A team of precious metals analysts at Commerzbank said: “Among precious metals, gold stands out as it has risen more than 5% since the end of April 2022, reaching its highest level. But other precious metals are lagging behind,” he comments.

Commerzbank analysts warn against claims that the rally in gold will “simply continue”, arguing that there is still an “inconsistency” between the market’s rate expectations and the Fed’s forecasts and messages, which could make gold vulnerable to a pullback. In this context, they make the following statement:

However, we caution you against assuming that the price increase will simply continue. There is still a significant discrepancy between the interest rate path predicted by the market and the Fed’s. If the market changes its outlook and becomes more aligned with the Fed, the gold price may face the potential for a serious downturn.

“The underlying feeling remains friendly”

Rhona O’Connell, StoneX’s head of market analysis for EMEA and Asia, says the gold market is ‘clearly overbought’ for now. She also states that she is ready for a fix. But the underlying sentiment remains friendly, she adds. Accordingly, the analyst makes the following assessment:

Whether gold is precisely pricing in a slowdown in the Fed’s interest rate cycle is debatable. However, the uncertain economic environment in Europe and a very strong dollar and high interest rate risk to emerging markets support gold, as do the geopolitical climate.

Royal Mint expects bullion demand to remain strong throughout the year

Despite sluggish investor demand for paper gold, 2022 has been a very strong year for bullion demand. The British Royal Mint most recently reported record sales. The Royal Mint said that in 2022, gold bullion sales increased by 25% compared to 2021, which was also a record year. Royal Mint also saw a surge in new investors interested in physical gold, as the number of new clients rose 5% last year, ‘despite rising interest rates and sluggish USD performance for most of the year’.

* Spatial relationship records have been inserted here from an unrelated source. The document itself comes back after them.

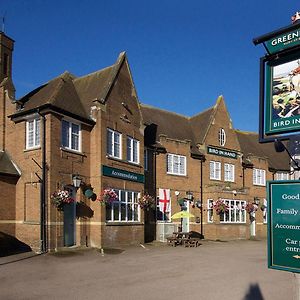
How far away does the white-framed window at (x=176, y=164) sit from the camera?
31.6m

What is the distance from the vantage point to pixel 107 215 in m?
23.6

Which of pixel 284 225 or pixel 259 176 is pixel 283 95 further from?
pixel 259 176

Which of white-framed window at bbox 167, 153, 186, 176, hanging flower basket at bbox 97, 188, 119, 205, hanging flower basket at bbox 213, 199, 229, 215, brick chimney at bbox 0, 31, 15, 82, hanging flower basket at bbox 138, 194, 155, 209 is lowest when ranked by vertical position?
hanging flower basket at bbox 213, 199, 229, 215

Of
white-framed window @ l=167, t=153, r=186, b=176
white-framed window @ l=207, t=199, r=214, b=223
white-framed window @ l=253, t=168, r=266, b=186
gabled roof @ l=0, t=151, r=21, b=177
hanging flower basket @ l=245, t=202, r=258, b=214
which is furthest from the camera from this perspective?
white-framed window @ l=253, t=168, r=266, b=186

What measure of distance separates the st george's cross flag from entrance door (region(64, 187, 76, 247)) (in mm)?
9360

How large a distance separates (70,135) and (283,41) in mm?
17084

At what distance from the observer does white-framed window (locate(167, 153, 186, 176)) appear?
31.6 meters

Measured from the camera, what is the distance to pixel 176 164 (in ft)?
105

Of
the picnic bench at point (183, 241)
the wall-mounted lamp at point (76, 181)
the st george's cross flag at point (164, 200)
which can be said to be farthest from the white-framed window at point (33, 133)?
the st george's cross flag at point (164, 200)

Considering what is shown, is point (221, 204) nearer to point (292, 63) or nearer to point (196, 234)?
point (196, 234)

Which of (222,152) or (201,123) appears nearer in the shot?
(222,152)

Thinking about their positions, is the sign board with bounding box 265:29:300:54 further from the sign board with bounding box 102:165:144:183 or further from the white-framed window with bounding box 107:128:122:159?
the white-framed window with bounding box 107:128:122:159

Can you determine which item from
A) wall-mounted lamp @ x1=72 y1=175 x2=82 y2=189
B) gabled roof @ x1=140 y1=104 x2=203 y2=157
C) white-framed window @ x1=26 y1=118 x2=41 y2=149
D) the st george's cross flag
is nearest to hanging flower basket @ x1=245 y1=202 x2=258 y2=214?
gabled roof @ x1=140 y1=104 x2=203 y2=157

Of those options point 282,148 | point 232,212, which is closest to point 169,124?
point 232,212
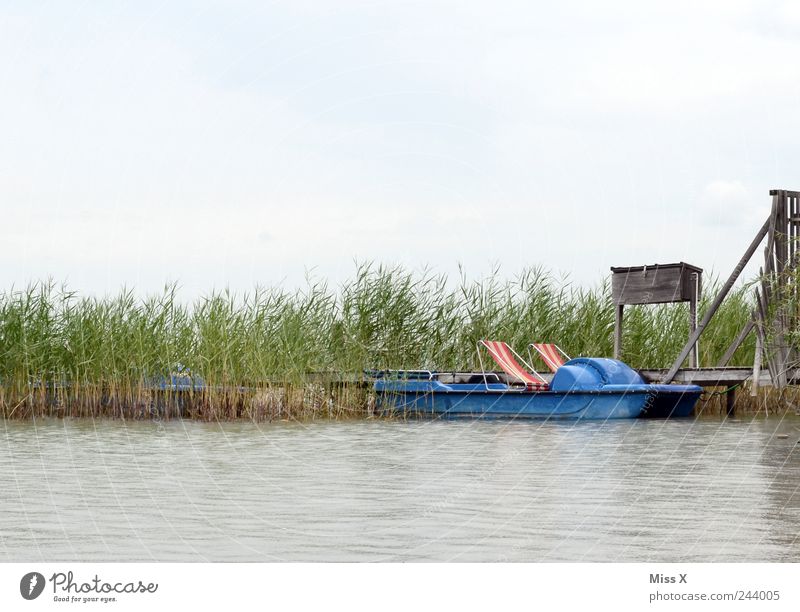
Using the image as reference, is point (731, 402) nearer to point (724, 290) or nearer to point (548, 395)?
point (724, 290)

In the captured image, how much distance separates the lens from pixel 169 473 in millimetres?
9469

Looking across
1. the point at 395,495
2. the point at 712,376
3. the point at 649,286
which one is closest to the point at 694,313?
the point at 649,286

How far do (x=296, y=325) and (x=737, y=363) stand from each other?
8150 millimetres

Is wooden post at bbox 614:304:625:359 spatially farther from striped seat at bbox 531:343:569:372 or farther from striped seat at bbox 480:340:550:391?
striped seat at bbox 480:340:550:391

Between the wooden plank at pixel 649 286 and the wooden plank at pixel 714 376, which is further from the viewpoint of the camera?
the wooden plank at pixel 649 286

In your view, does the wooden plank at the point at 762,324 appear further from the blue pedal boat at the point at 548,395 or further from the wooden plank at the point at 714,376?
the blue pedal boat at the point at 548,395

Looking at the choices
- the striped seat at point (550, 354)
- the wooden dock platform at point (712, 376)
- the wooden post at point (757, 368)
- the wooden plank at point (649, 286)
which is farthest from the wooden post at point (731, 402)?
the striped seat at point (550, 354)

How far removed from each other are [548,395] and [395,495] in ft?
27.5

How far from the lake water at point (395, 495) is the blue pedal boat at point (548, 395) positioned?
2.22m

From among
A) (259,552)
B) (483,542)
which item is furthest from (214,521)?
(483,542)

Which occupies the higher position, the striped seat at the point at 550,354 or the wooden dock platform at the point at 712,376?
the striped seat at the point at 550,354

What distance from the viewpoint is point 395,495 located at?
8133 millimetres

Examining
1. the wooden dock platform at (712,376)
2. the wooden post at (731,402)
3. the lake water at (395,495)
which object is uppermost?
the wooden dock platform at (712,376)

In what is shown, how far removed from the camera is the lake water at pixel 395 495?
6055mm
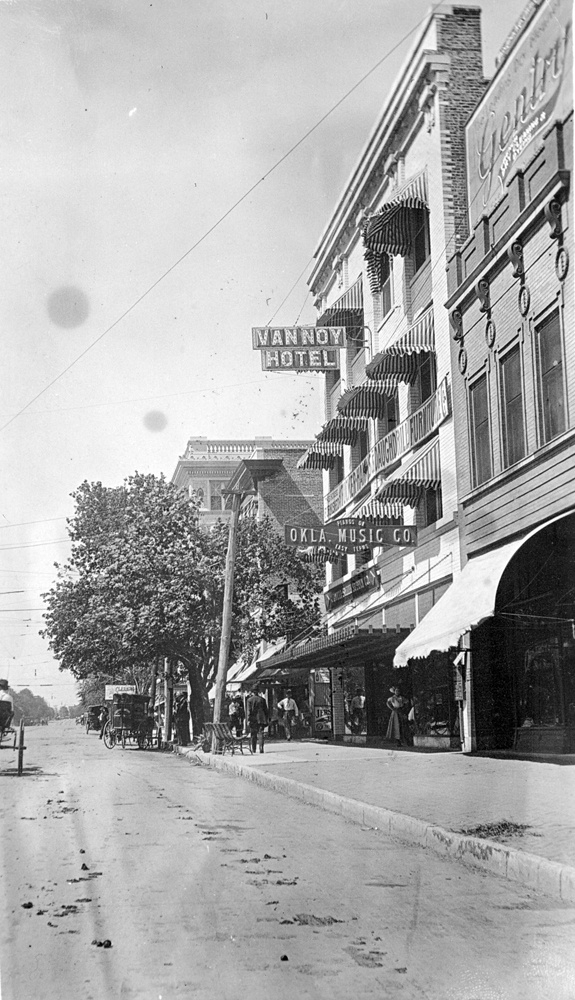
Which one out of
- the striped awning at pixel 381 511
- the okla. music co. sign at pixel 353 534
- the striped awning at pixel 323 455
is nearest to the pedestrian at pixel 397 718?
the okla. music co. sign at pixel 353 534

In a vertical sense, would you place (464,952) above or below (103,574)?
below

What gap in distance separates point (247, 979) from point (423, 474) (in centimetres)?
1774

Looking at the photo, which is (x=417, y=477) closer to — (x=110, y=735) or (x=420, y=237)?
(x=420, y=237)

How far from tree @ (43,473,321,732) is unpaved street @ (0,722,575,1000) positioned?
2152 centimetres

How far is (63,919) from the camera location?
623cm

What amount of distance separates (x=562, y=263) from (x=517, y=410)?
297 centimetres

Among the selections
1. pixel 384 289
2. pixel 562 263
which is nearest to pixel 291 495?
pixel 384 289

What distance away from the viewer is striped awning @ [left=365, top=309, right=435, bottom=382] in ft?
73.9

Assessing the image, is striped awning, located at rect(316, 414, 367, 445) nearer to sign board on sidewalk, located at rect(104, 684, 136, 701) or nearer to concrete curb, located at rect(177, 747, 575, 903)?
concrete curb, located at rect(177, 747, 575, 903)

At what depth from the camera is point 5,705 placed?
60.1 ft

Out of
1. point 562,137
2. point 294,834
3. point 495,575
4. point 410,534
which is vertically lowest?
point 294,834

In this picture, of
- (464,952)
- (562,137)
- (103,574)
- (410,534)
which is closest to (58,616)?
(103,574)

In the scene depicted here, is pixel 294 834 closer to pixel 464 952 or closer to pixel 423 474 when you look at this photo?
pixel 464 952

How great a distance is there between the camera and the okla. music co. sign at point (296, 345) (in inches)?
1013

Looking to 2023, the Royal Mint says it’s off to a healthy start to the year, with gold prices remaining above $1,900. “Another 10% increase will allow it to hit an all-time high of $2,057.15 recorded by the London Bullion Market Association on August 6, 2020,” said Andrew Dickey, Director of Investments in Precious Metals at The Royal Mint. Dickey expects bullion demand to remain strong throughout the new year as investors continue to shield themselves from the uncertainty and volatility of global markets. In this regard, he shares the following comments:

Looking forward to 2023, many financial experts expect this momentum to continue, which will boost a level of confidence in precious metals investors after the IMF’s recession warnings. Evidence suggests that previous recessions have had an impact on the rise in the price of metal and gold, historically considered a ‘safe haven’. Other factors affecting demand include the slowing of the interest rate hike cycle by central banks, their continued purchase of large amounts of gold, and crypto frustration.